• Task brief
Please count the lines of the data below that contain the word "group", and reply with that number alone.

• Input rows
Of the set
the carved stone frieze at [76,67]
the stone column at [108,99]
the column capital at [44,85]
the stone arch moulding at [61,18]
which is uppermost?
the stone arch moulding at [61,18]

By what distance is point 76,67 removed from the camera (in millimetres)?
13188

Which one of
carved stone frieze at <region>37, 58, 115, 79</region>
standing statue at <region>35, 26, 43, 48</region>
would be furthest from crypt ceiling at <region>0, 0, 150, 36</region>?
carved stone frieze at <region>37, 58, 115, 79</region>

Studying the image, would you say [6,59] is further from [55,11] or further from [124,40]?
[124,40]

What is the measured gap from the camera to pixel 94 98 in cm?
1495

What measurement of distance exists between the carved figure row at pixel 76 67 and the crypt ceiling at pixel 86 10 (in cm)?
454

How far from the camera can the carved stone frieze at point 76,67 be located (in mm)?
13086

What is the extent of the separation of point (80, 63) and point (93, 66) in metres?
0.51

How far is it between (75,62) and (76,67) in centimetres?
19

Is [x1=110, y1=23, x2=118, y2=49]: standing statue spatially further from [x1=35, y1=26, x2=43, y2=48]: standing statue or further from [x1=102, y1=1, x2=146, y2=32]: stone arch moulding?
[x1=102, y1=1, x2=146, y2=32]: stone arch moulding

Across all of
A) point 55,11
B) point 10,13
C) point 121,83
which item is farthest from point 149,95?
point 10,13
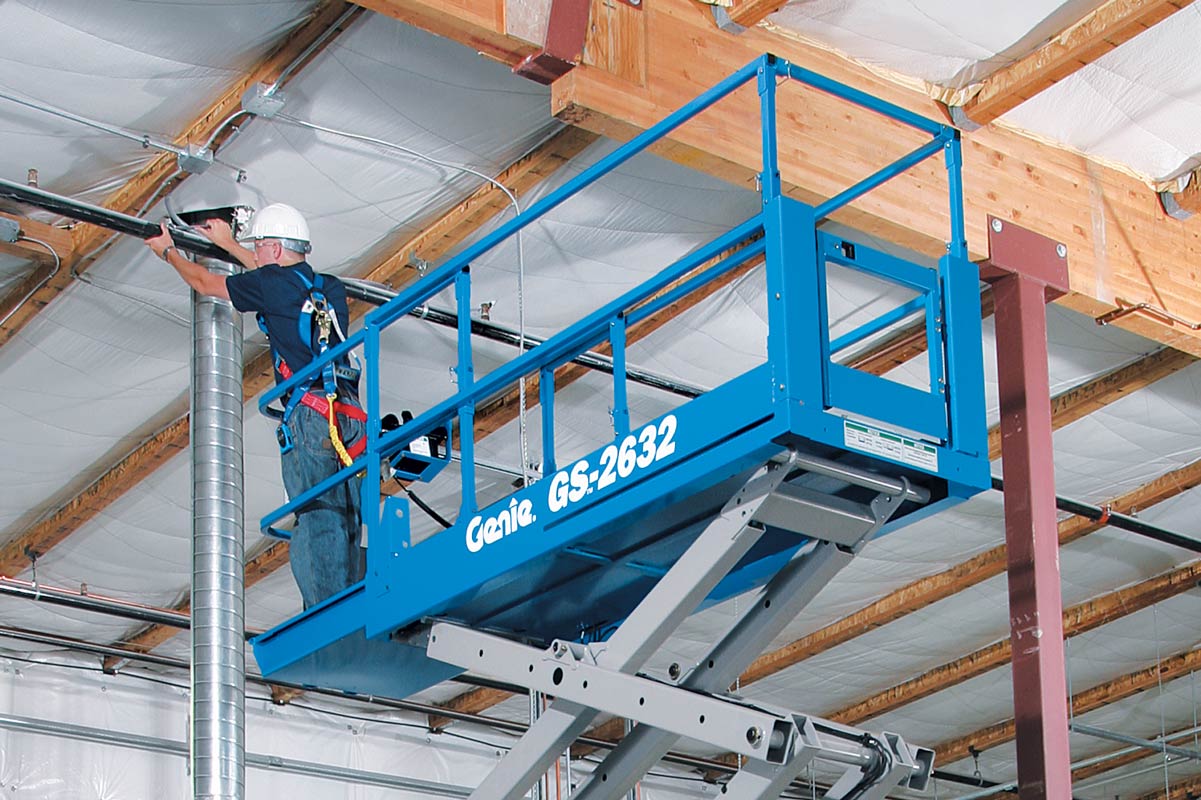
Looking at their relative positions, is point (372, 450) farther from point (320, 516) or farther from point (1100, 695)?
point (1100, 695)

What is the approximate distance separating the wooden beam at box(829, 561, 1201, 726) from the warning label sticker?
31.0 feet

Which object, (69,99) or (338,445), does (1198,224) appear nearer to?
(338,445)

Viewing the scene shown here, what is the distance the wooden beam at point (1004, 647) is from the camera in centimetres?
1714

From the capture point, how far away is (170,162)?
34.3 feet

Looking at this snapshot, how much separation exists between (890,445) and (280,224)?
4.42 meters

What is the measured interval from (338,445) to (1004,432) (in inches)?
167

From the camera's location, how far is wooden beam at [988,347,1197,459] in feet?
43.6

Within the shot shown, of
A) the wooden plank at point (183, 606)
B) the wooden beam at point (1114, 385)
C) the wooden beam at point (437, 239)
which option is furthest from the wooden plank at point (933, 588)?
the wooden beam at point (437, 239)

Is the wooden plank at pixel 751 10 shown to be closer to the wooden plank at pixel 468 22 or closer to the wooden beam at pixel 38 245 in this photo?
the wooden plank at pixel 468 22

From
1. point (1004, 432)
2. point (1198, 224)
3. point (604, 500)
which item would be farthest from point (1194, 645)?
point (604, 500)

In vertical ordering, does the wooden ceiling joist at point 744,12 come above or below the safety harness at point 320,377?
above

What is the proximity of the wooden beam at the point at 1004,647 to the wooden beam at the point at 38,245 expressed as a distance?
9155 mm

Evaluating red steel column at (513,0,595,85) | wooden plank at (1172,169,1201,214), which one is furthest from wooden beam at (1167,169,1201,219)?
red steel column at (513,0,595,85)

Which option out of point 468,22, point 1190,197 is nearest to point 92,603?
point 468,22
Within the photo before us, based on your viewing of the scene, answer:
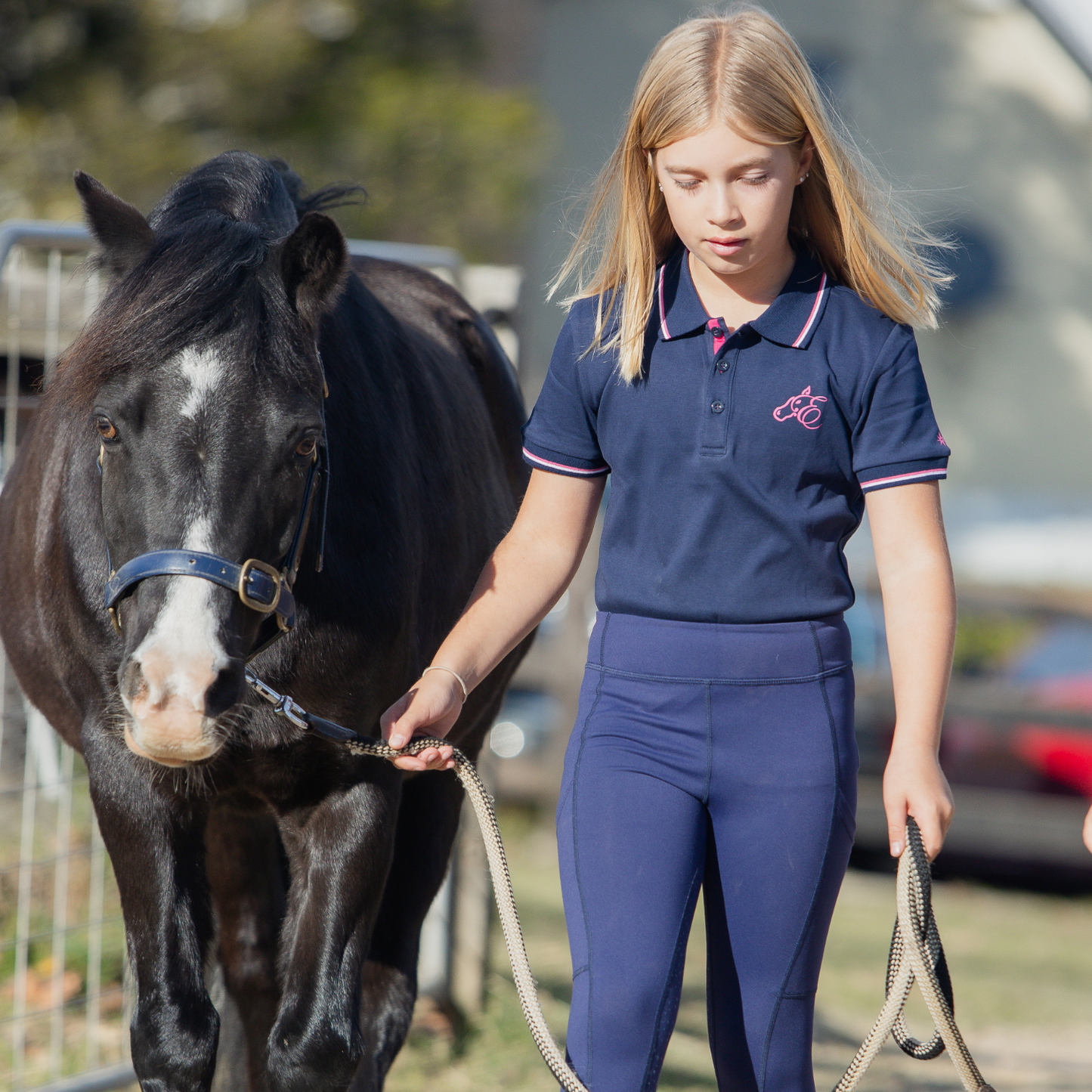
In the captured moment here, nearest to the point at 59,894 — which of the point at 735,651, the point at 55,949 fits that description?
the point at 55,949

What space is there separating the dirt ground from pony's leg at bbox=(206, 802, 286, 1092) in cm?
104

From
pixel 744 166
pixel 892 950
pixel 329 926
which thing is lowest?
pixel 329 926

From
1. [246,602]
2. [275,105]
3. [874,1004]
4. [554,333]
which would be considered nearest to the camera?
[246,602]

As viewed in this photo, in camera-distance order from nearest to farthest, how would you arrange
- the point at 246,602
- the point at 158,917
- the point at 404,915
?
the point at 246,602 < the point at 158,917 < the point at 404,915

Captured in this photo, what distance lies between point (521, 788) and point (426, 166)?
4.50 metres

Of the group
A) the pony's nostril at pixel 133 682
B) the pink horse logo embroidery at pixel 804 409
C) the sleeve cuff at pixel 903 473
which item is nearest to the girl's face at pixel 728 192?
the pink horse logo embroidery at pixel 804 409

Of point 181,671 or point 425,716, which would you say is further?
point 425,716

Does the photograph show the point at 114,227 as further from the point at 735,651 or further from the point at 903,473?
the point at 903,473

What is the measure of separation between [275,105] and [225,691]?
7585 mm

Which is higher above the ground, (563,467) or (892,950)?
(563,467)

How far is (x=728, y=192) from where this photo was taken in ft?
6.17

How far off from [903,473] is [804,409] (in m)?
0.17

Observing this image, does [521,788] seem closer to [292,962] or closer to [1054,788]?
[1054,788]

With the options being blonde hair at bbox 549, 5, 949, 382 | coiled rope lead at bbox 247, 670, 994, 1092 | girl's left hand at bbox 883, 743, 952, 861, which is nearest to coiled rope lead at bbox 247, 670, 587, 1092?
coiled rope lead at bbox 247, 670, 994, 1092
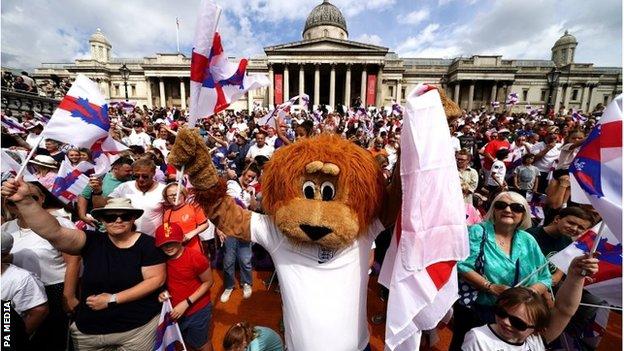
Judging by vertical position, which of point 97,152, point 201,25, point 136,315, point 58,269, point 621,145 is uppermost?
point 201,25

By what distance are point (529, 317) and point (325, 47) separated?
38.2 m

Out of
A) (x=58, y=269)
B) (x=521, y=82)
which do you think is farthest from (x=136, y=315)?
(x=521, y=82)

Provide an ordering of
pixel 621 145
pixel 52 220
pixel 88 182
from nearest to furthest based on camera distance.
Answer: pixel 621 145 → pixel 52 220 → pixel 88 182

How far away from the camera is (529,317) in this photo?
161 cm

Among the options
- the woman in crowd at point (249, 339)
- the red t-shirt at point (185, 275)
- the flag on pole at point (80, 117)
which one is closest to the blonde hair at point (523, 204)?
the woman in crowd at point (249, 339)

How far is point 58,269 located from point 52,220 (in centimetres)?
83

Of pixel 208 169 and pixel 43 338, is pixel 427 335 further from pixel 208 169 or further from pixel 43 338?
pixel 43 338

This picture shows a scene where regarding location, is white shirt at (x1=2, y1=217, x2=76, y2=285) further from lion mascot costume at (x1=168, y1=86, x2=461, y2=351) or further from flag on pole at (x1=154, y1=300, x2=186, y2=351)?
lion mascot costume at (x1=168, y1=86, x2=461, y2=351)

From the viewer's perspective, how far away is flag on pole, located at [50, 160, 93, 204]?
312cm

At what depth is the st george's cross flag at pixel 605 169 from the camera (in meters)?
1.32

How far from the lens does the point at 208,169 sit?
1.59 meters

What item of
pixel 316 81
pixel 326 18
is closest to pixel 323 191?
pixel 316 81

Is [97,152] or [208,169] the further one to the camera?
[97,152]

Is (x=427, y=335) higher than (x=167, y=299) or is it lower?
lower
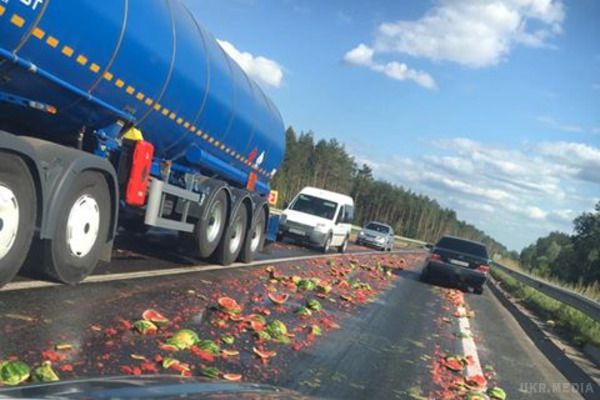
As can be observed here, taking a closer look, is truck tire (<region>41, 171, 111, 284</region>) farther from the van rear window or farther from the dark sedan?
the van rear window

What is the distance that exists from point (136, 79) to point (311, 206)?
1769 cm

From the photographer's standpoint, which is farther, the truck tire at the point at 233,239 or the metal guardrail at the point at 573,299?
the truck tire at the point at 233,239

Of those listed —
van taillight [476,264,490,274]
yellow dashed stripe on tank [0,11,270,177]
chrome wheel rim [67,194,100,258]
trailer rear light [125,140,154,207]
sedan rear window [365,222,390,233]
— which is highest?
yellow dashed stripe on tank [0,11,270,177]

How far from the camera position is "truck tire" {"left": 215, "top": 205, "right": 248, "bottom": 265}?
40.7ft

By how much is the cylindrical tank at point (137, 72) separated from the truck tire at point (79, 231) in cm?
95

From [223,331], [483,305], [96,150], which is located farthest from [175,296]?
[483,305]

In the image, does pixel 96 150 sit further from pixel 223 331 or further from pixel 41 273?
pixel 223 331

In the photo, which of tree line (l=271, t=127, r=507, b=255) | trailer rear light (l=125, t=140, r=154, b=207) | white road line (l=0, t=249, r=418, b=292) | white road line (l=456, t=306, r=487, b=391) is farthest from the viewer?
tree line (l=271, t=127, r=507, b=255)

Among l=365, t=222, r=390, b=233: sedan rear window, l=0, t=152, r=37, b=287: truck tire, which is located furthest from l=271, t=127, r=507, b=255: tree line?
l=0, t=152, r=37, b=287: truck tire

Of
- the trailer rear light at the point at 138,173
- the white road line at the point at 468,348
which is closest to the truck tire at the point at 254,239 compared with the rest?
the white road line at the point at 468,348

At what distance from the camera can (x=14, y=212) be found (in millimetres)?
6266

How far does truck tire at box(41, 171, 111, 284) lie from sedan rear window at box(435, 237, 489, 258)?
Answer: 14.5m

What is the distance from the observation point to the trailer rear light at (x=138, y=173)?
8609 mm

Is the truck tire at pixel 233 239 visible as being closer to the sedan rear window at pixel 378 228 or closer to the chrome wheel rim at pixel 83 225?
the chrome wheel rim at pixel 83 225
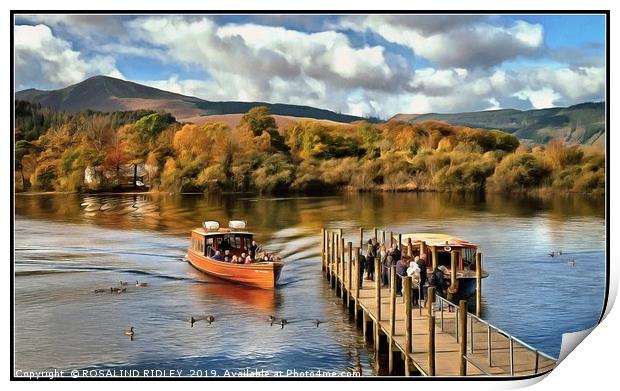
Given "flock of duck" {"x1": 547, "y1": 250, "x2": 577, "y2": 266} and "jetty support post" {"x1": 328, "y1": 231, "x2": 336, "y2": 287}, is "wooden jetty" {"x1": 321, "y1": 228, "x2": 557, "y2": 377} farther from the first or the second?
"flock of duck" {"x1": 547, "y1": 250, "x2": 577, "y2": 266}

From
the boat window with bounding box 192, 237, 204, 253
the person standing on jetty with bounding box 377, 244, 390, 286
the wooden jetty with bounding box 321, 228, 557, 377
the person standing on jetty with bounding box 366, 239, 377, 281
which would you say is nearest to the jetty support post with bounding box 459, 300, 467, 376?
the wooden jetty with bounding box 321, 228, 557, 377

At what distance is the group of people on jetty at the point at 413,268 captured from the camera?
8.59 meters

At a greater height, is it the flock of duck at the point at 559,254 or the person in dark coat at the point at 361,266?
the flock of duck at the point at 559,254

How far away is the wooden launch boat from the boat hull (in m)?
1.23

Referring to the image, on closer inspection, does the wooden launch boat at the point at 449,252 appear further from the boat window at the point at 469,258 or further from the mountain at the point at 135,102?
the mountain at the point at 135,102

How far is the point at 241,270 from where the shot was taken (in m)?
8.98

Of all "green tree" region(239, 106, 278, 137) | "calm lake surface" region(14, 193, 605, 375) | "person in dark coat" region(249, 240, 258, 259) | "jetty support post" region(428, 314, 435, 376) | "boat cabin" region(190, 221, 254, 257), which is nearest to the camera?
"jetty support post" region(428, 314, 435, 376)

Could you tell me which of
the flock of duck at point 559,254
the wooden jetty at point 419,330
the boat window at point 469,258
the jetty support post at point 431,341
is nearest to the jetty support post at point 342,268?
the wooden jetty at point 419,330

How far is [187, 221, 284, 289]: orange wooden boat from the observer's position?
28.3 feet

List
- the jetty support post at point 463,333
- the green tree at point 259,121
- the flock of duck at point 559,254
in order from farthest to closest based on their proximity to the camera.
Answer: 1. the green tree at point 259,121
2. the flock of duck at point 559,254
3. the jetty support post at point 463,333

• Task answer
2